Day trips suck, IMHO. I'd much rather drive down the day before and camp, wake refreshed, and be on the water at dawn, but I didn't have time for that convenience this time. Almost to the destination, the scenery is pretty spectacular.










I started off "swinging for the fences" a bit, fishing big streamers on a stocked C&R section of water that usually has a lot of fish. In the past, I have moved a lot of good fish there on 4" and bigger streamers, and this was no exception. The only problem, they were smaller fish (12-14") and none of them found the hook on my big white Bow River Bugger. I had several swipes, a few follows, but no hookups. A big fish there, even though it was first thing in the morning, I knew would have just been the icing on the cake. The real attraction for me there is the small stream brookies and rainbows. Wild, gorgeous fish in small spaces on my little 1wt rod. I started off with an olive #14 Palomino Caddis, and never took that fly off on the first two streams. 

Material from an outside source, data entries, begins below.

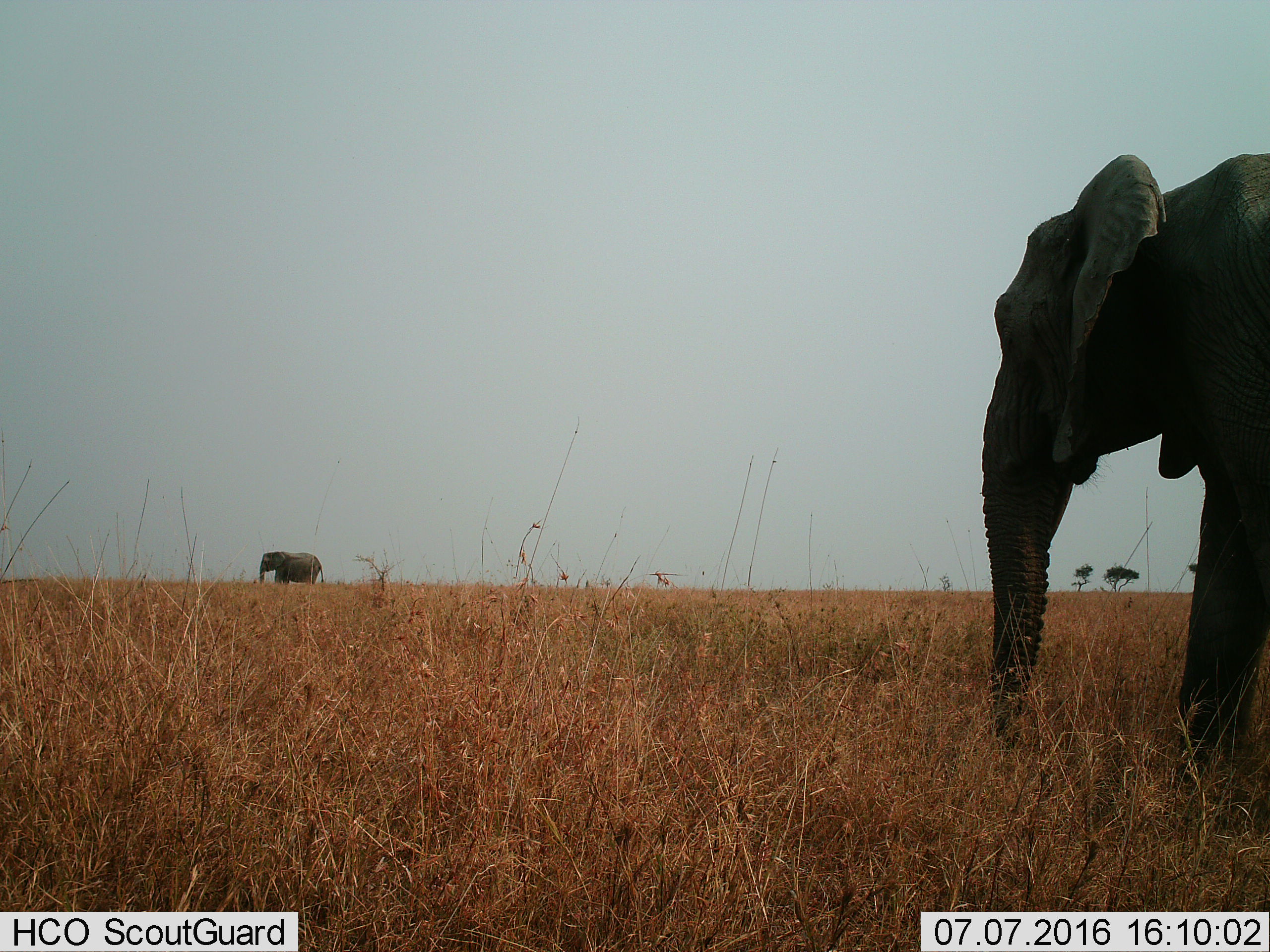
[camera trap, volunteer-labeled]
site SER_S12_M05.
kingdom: Animalia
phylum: Chordata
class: Mammalia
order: Proboscidea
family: Elephantidae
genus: Loxodonta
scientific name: Loxodonta africana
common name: african bush elephant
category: elephant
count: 2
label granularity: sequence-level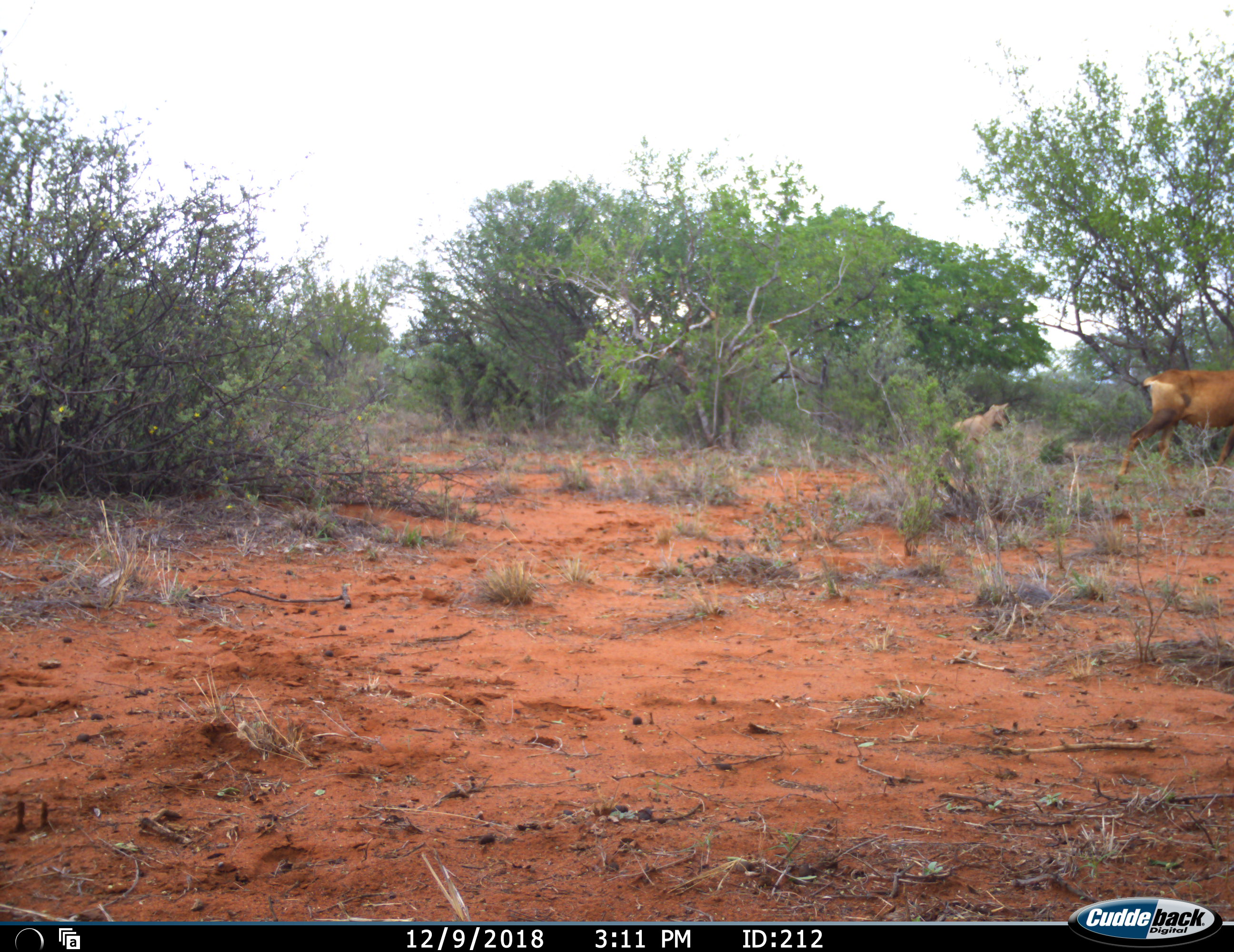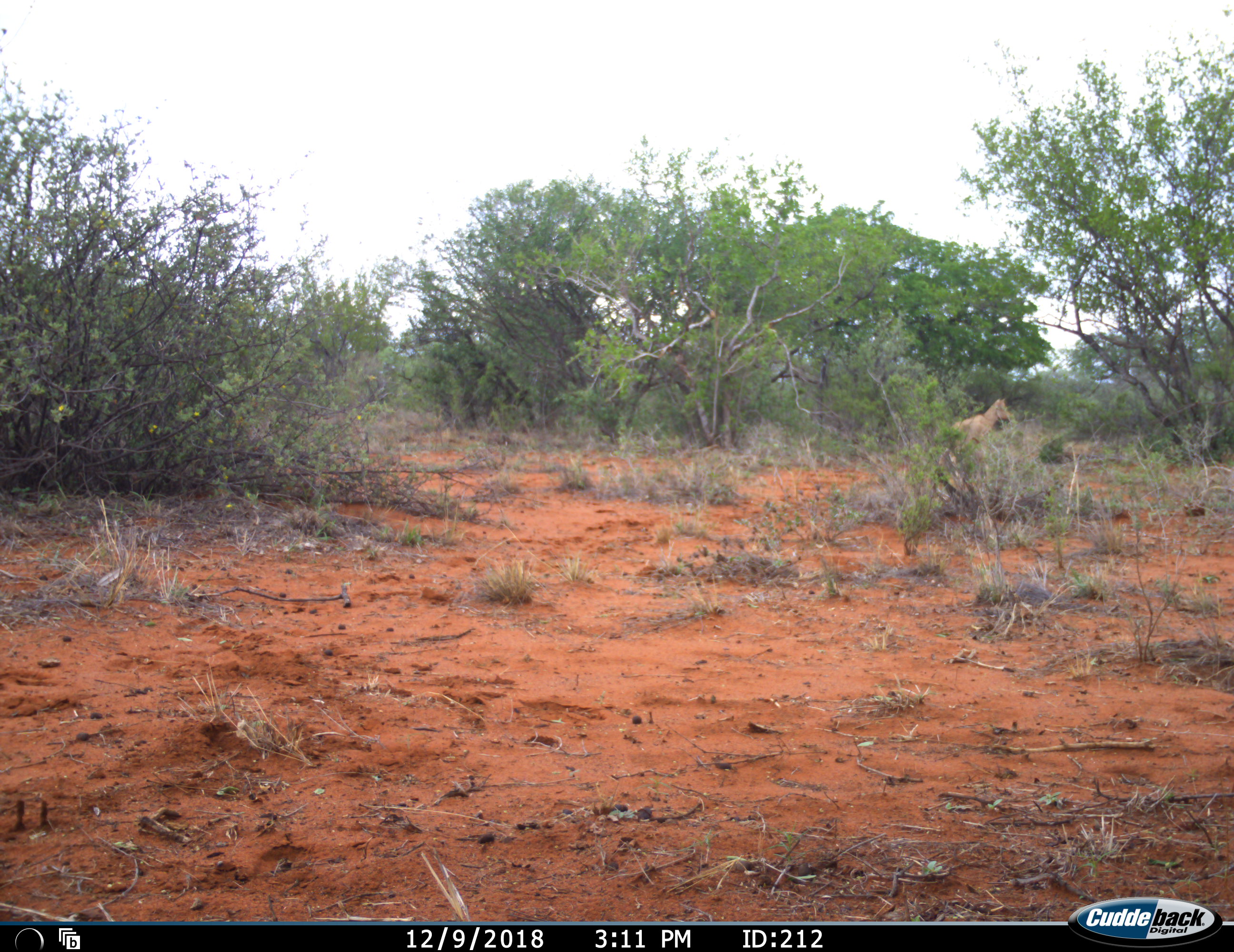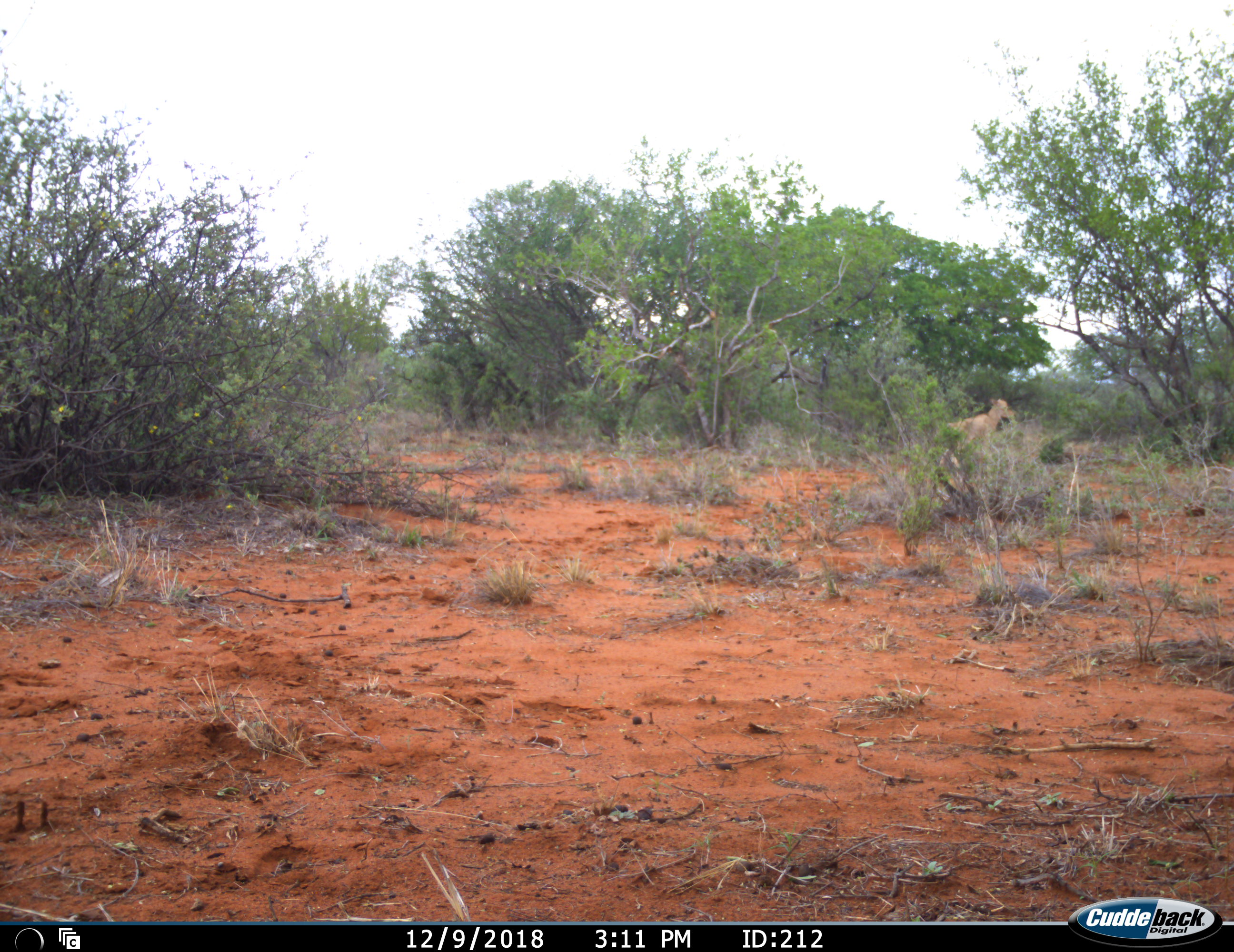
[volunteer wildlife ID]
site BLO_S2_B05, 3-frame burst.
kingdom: Animalia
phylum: Chordata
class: Mammalia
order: Artiodactyla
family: Bovidae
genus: Alcelaphus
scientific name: Alcelaphus buselaphus caama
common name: red hartebeest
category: hartebeestred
Hartebeestred (red hartebeest) (Alcelaphus buselaphus caama), count 2. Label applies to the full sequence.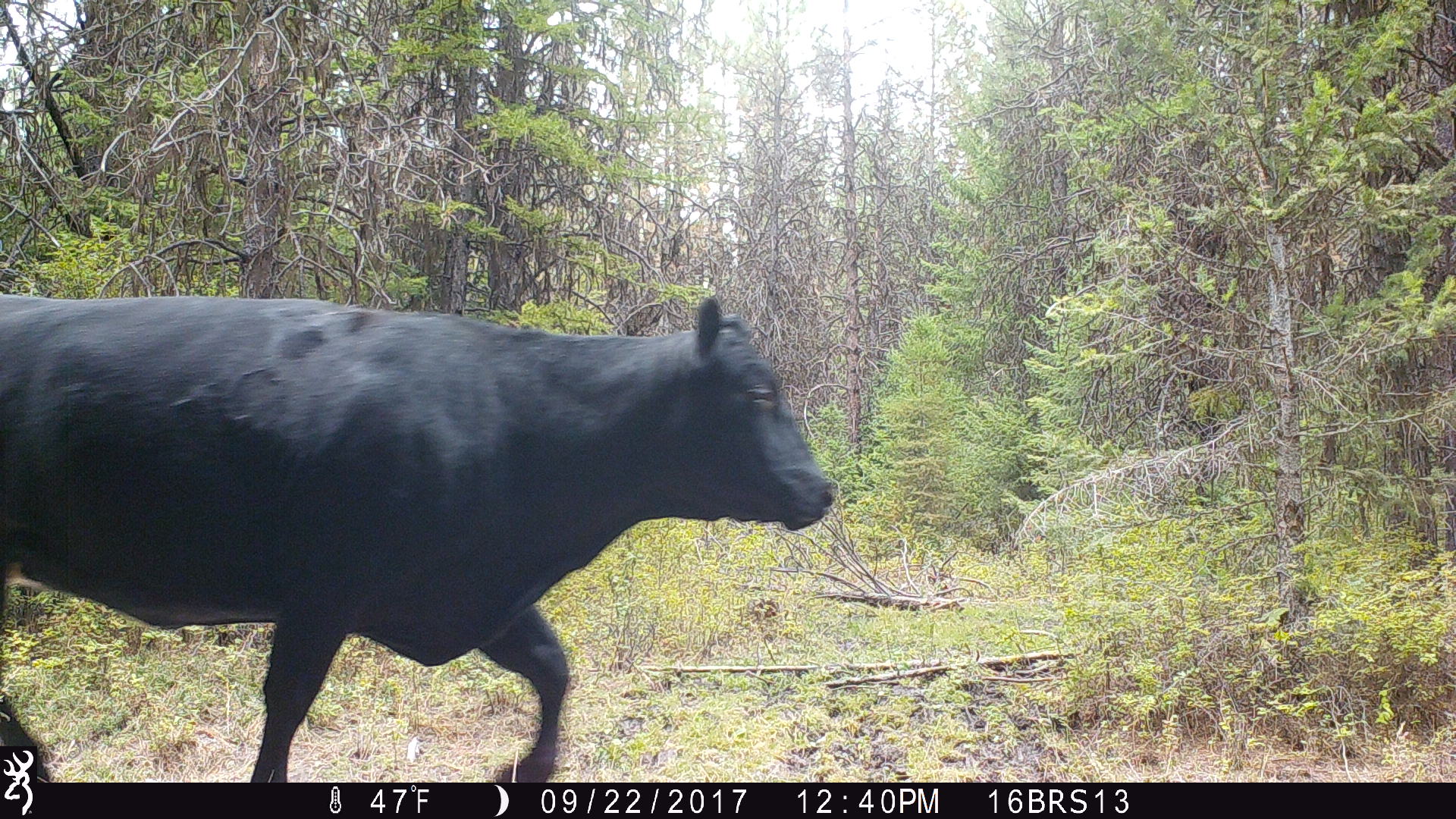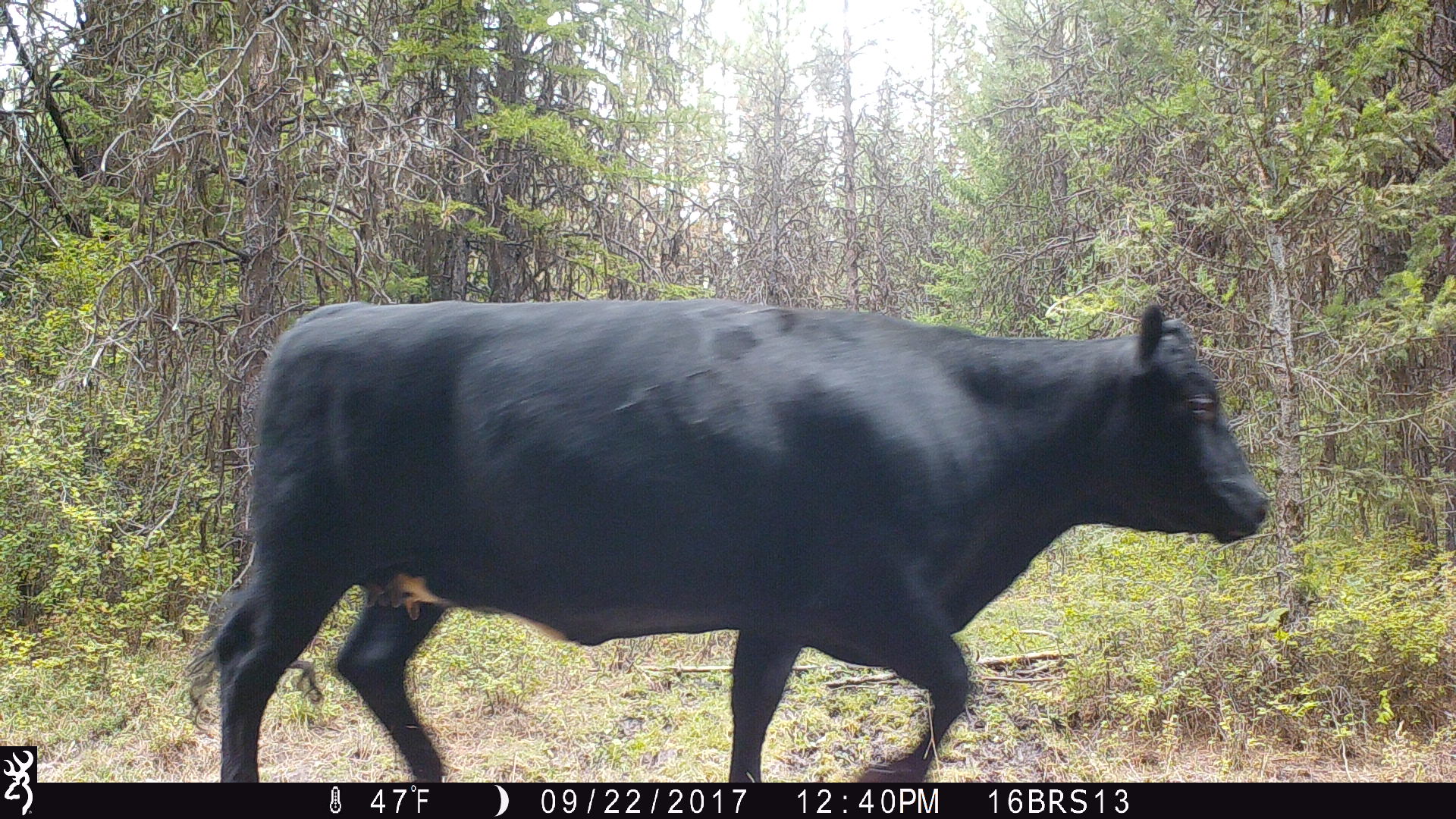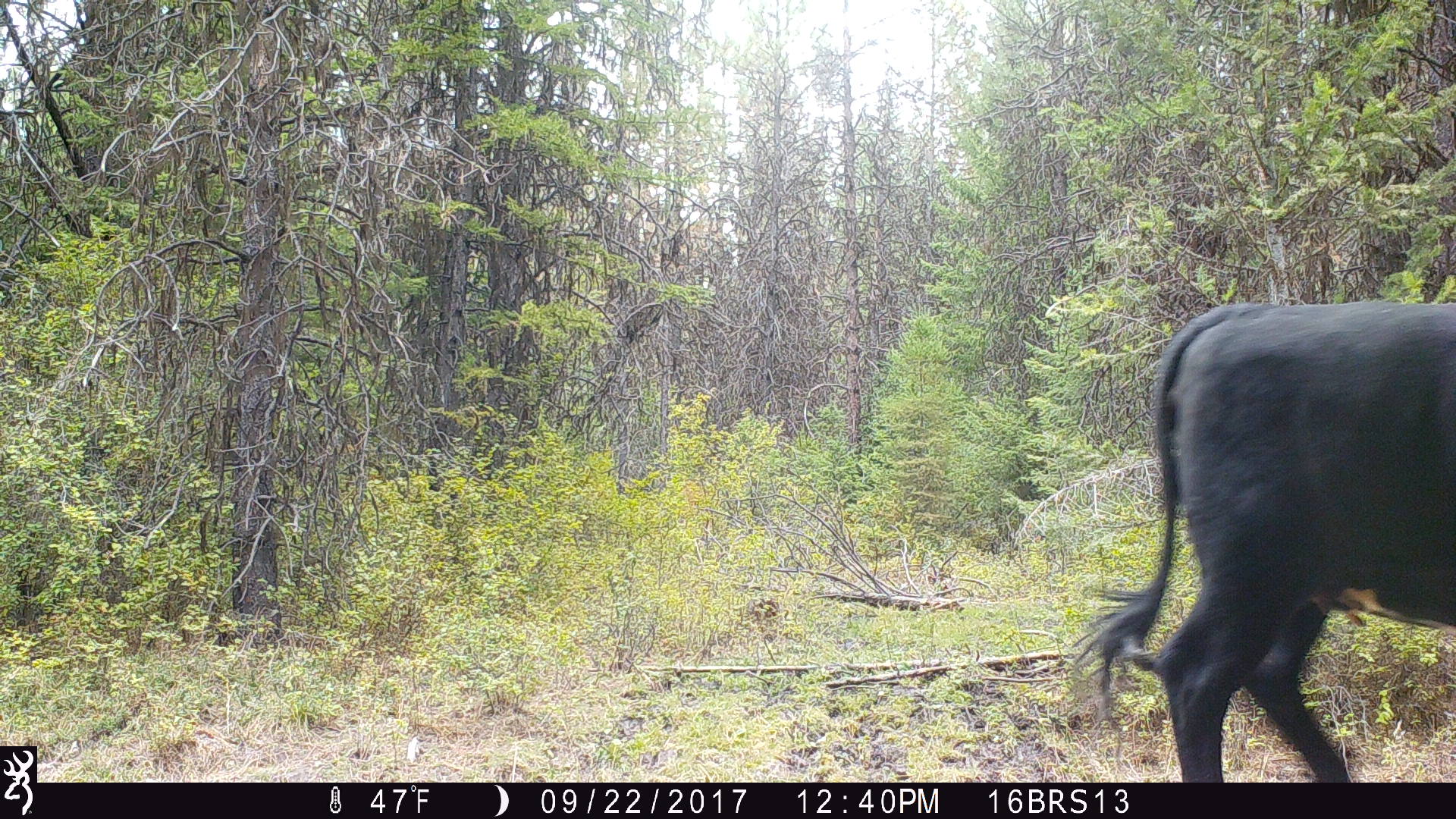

Pretty much every likely looking holding spot for a fish had a fish that would rise to the caddis. The only question was would I hook the fish and get it to hand/net. I missed several starting off the morning, but finally connected with a beauty.










Even the little ones are painted nicely.



















Having fished two small streams, I moved to the primary wild trout flow in the area. In the past, I have always caught fish there but it always fished a little tougher for me. Not this trip. With some slightly deeper and rougher water, I switched to a dry-dropper rig of a #14 orange hi-vis Coachman and a 15" dropper to a #16 Frenchie. That combo just wasn't fair.










I had a couple of eats on the Coachman, but mainly it was just my indicator for the Frenchie. Each good run was producing multiple fish, some of them coughing up 4-6 trout. This gorgeous brookie flopped out of my hand before I could get a better pic.










Shallow riffle water, pocket water, runs, pools, this combo was catching fish in all of them. One hole that I call "the community hole," right by a major parking area, I rarely catch more than one fish in that spot. Yesterday I caught 4. No giants, but steady action all day long. I didn't want to leave.










This little rainbow was my last fish of the day. The time had come to hit the road and get back to my family. I told my wife I'd be back for PJ and story time for the little guy, and I wasn't going to be late. This fish was the 6th fish I caught from the run behind it. I caught 4 on the first pass through, working upstream. I stopped on the way back down and caught 2 more. Ridiculous. 










Until we meet again, WV...


----------



## fishwendel2 (Nov 19, 2007)

Great report! Beautiful fish


----------



## garhtr (Jan 12, 2009)

Beautiful !
Good luck and good fishing !


----------



## Yakphisher (Jul 9, 2013)

Sweet report as usual!

I do great on charcoal/black patterns when I do fish for them.


----------



## joerugz (Feb 28, 2007)

Sweet read. Only thing better, as you mentioned, would have been the camping experience. I have small water around my camp in PA. I'm new to trout fishing, so instead of calling it fishing, I call it practicing. And I love to practice. I can't wait to actually catch fish when I'm good enough!


----------



## kingofamberley (Jul 11, 2012)

This is perfect! Love those native brookies!


Sent from my iPhone using Tapatalk


----------